Lessons from each of these organizers and their real campaign experiences ground the book in material reality.  Transformative organizing is not just a theory.  Eric chose to share his math and to show the very practice where the ideas are coming from.    Many of the stories include lessons that are made from not only successes, but also from risks and errors that were then corrected.   The summations of these organizing strategies demonstrate a level of humility and careful attention to detail that alone make this book invaluable to anyone involved in social justice work.

In this way, the Playbook also offers a model that hopefully will encourage all of our organizations throughout the movement to sharpen our own practice of reflection and summation of our work.  We have so much to gain from drawing out our own lessons internally within our organizations and to share with one another.

Read this book!

Playbook for Progressives is an invitation to open the dialogue for movement activists and organizers involved in the struggles for racial, economic, gender, environmental, and LGBT justice.

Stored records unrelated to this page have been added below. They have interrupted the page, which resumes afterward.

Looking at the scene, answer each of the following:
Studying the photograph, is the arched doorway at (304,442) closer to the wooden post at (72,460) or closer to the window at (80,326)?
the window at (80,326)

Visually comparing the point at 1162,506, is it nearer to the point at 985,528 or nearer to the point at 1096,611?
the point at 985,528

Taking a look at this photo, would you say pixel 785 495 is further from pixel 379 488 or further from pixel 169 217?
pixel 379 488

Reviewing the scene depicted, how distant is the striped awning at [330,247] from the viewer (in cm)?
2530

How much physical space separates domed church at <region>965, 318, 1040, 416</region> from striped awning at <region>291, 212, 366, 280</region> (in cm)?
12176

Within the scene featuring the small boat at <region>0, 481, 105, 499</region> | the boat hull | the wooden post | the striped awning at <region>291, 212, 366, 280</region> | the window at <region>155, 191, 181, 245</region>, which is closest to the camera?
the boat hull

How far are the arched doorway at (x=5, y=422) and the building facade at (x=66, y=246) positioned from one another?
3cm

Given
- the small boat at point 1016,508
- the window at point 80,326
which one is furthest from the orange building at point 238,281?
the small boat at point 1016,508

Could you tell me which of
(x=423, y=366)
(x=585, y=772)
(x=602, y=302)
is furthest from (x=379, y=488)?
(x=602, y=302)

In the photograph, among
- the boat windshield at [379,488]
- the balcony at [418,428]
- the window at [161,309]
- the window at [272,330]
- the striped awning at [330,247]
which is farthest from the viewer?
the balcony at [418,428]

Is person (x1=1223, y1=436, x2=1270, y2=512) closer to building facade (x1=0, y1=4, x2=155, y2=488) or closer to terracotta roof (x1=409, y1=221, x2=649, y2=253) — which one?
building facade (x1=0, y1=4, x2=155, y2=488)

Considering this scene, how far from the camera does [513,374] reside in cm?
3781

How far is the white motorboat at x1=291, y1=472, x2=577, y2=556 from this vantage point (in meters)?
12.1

The most powerful opportunity this book offers is the potential for unifying a movement building strategy from the grassroots up.  The conditions in the U.S. and around the world could not be more urgent.  The racing speed of imperialism is devastating our mountain tops, our air, our water supply.   As organizers inside the U.S., we are strategically situated in one of the most important places where space for social change must be opened up in the coming years.   The world is looking for alliance in our ranks as oppressed communities within this country.

The Left organizer is constantly aware of the uphill battle and steep climb inherent to this work.  With this book, Eric Mann reminds us why, in spite of the difficulty, organizing can be such joyful and deeply rewarding work.  The book awakens the organizing spirit in all of us, leaves the martyr behind and cheers us on saying “You can do it because we need you.”